=== WORK ITEM ===
Please write each record out again word for word.

=== RECORD SET ===
________________________________________

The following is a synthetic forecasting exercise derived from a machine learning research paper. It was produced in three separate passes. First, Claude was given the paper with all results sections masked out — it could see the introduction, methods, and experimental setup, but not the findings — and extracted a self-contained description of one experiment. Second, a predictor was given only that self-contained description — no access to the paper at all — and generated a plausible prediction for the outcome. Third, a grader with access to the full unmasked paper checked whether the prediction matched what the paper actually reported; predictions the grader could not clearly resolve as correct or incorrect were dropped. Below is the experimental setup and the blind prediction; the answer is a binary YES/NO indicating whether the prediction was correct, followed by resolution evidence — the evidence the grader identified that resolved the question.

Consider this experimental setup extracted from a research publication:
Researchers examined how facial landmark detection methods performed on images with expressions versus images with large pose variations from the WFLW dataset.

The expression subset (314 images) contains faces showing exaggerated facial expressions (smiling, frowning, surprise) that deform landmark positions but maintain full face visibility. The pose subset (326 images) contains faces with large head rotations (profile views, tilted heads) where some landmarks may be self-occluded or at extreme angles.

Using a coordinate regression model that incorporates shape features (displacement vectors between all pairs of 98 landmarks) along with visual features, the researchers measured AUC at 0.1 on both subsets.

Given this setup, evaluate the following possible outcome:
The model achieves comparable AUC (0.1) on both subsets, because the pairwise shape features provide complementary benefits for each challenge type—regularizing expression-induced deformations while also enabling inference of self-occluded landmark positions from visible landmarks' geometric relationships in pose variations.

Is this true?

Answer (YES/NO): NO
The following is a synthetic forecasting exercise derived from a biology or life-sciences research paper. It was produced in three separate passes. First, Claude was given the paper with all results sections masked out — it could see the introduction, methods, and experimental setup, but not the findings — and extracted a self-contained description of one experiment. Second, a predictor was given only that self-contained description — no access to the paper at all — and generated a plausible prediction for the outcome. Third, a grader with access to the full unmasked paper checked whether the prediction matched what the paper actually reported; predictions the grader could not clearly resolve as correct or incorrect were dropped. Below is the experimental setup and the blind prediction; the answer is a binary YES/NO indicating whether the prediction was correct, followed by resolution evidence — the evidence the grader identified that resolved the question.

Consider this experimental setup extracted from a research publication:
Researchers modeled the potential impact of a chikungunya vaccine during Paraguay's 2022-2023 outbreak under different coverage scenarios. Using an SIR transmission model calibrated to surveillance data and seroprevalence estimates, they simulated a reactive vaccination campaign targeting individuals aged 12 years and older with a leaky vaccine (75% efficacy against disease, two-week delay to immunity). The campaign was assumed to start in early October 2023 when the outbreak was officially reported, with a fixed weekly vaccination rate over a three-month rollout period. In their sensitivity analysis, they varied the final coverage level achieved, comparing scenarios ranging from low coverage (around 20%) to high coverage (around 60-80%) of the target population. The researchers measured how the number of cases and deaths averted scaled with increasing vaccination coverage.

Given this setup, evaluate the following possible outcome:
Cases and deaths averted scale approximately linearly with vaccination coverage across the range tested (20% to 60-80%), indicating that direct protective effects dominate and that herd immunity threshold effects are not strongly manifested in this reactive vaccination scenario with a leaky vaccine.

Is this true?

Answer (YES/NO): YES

________________________________________

=== RESULT FOR THIS EXERCISE ===
The following is a synthetic forecasting exercise derived from a machine learning research paper. It was produced in three separate passes. First, Claude was given the paper with all results sections masked out — it could see the introduction, methods, and experimental setup, but not the findings — and extracted a self-contained description of one experiment. Second, a predictor was given only that self-contained description — no access to the paper at all — and generated a plausible prediction for the outcome. Third, a grader with access to the full unmasked paper checked whether the prediction matched what the paper actually reported; predictions the grader could not clearly resolve as correct or incorrect were dropped. Below is the experimental setup and the blind prediction; the answer is a binary YES/NO indicating whether the prediction was correct, followed by resolution evidence — the evidence the grader identified that resolved the question.

Consider this experimental setup extracted from a research publication:
Researchers examined how facial landmark detection methods performed on images with expressions versus images with large pose variations from the WFLW dataset.

The expression subset (314 images) contains faces showing exaggerated facial expressions (smiling, frowning, surprise) that deform landmark positions but maintain full face visibility. The pose subset (326 images) contains faces with large head rotations (profile views, tilted heads) where some landmarks may be self-occluded or at extreme angles.

Using a coordinate regression model that incorporates shape features (displacement vectors between all pairs of 98 landmarks) along with visual features, the researchers measured AUC at 0.1 on both subsets.

Given this setup, evaluate the following possible outcome:
The model achieves comparable AUC (0.1) on both subsets, because the pairwise shape features provide complementary benefits for each challenge type—regularizing expression-induced deformations while also enabling inference of self-occluded landmark positions from visible landmarks' geometric relationships in pose variations.

Is this true?

Answer (YES/NO): NO
The following is a synthetic forecasting exercise derived from a biology or life-sciences research paper. It was produced in three separate passes. First, Claude was given the paper with all results sections masked out — it could see the introduction, methods, and experimental setup, but not the findings — and extracted a self-contained description of one experiment. Second, a predictor was given only that self-contained description — no access to the paper at all — and generated a plausible prediction for the outcome. Third, a grader with access to the full unmasked paper checked whether the prediction matched what the paper actually reported; predictions the grader could not clearly resolve as correct or incorrect were dropped. Below is the experimental setup and the blind prediction; the answer is a binary YES/NO indicating whether the prediction was correct, followed by resolution evidence — the evidence the grader identified that resolved the question.

Consider this experimental setup extracted from a research publication:
Researchers modeled the potential impact of a chikungunya vaccine during Paraguay's 2022-2023 outbreak under different coverage scenarios. Using an SIR transmission model calibrated to surveillance data and seroprevalence estimates, they simulated a reactive vaccination campaign targeting individuals aged 12 years and older with a leaky vaccine (75% efficacy against disease, two-week delay to immunity). The campaign was assumed to start in early October 2023 when the outbreak was officially reported, with a fixed weekly vaccination rate over a three-month rollout period. In their sensitivity analysis, they varied the final coverage level achieved, comparing scenarios ranging from low coverage (around 20%) to high coverage (around 60-80%) of the target population. The researchers measured how the number of cases and deaths averted scaled with increasing vaccination coverage.

Given this setup, evaluate the following possible outcome:
Cases and deaths averted scale approximately linearly with vaccination coverage across the range tested (20% to 60-80%), indicating that direct protective effects dominate and that herd immunity threshold effects are not strongly manifested in this reactive vaccination scenario with a leaky vaccine.

Is this true?

Answer (YES/NO): YES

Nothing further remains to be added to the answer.